# Modem Troubleshoot



## karthik316_2003 (Aug 21, 2004)

My 56Kpbs d-link external modem does not connect to the internet.i.e,the connecting tone that you hear from the modem speaker is somewhat 'irregular' and it keeps on going without an end 
which is not supposed to happen normally.On taking it to the d-link company,they tested it right in front of me (using my own cable and adapter) and it worked fine!!??I am sure that my drivers are all properly installed,phone line is also fine without any disturbance and my dail-up account is also a valid one.
Pls. help me as to what else could be  the problem.


----------



## ujjwal (Aug 21, 2004)

I think the problem may lie with your ISP (Internet Service Provider). Contact them to see of their servers are ok, and if they have alternate numbers. Or better, get rid of it and get a new one.


----------



## rj2k (Aug 21, 2004)

Yup! problem is with your isp.


----------



## karthik316_2003 (Aug 22, 2004)

My isp is vsnl which is quite good.I also tried connecting with bsnl,but the same probs occcur.I have also found a clue which is,my modem connects perfectly during a "HALF-HOOK" if u know what i mean(i.e,you pick-up the reciever of the parallel telephone during the handshake.)Can anyone explain this?


----------



## busyanuj (Aug 23, 2004)

this problem also happens if there is noise or disturbance in the phone line.

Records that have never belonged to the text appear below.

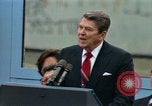 Standbild Ronald Reagan Berlin Deutschland, 1987, aus Sekunde 45 historischem Filmmaterial Videoclip 65675028312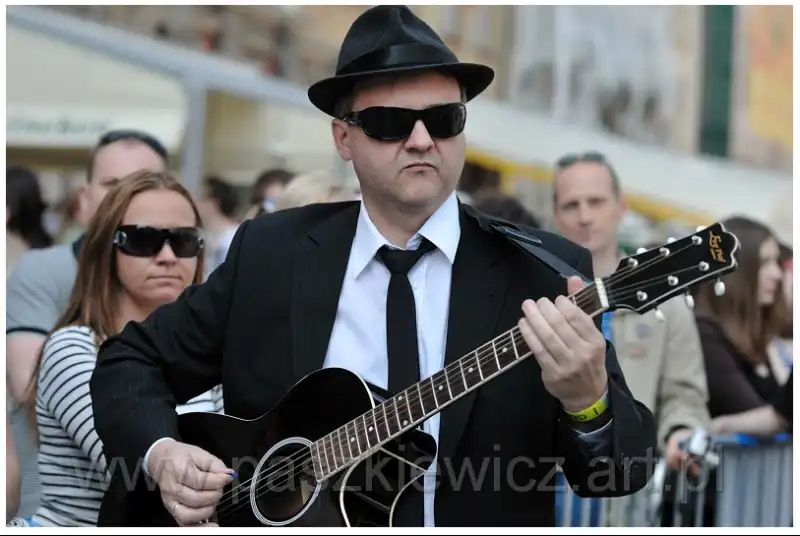 blues brother al thanks jimi festival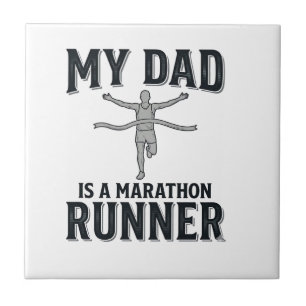 My Dad Is a Marathon Runner Vintage Shirt Design_1 Tile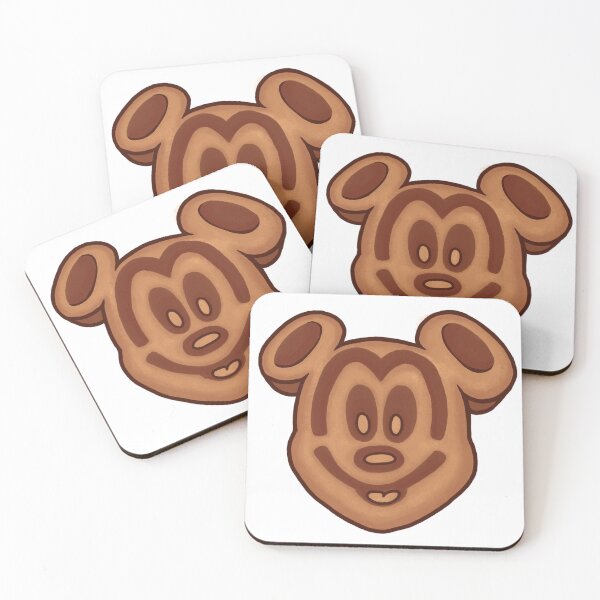 Item preview, Mouse-Shaped Park Waffle  designed and sold by SteamboatStudios.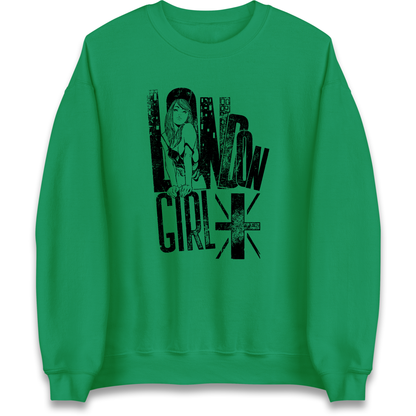 London Girl Sweatshirt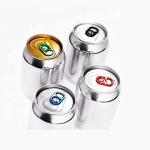 Round 12oz Aluminum Beer Can 355ML Alcohol Beverage Packaging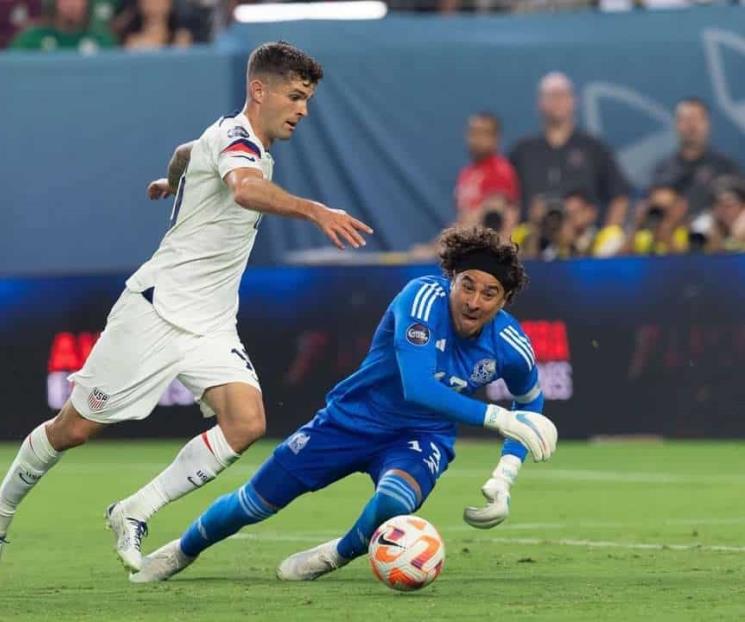 Golea EU a México y los elimina en Nations League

pick up the phone then press "1", after that, if the phone is completely silent then the line is ok, if you can hear some "noise" etc, then your phone wire may need to be changed.


----------



## theraven (Aug 23, 2004)

i agree with busyanuj
check out ur phone line ...
get it checked !!
thats where the fault is ..


----------



## karthik316_2003 (Aug 23, 2004)

thank u guys.  i have got my modem replaced with a new PBC and it is working fine.there is no prob with the telephone line.


----------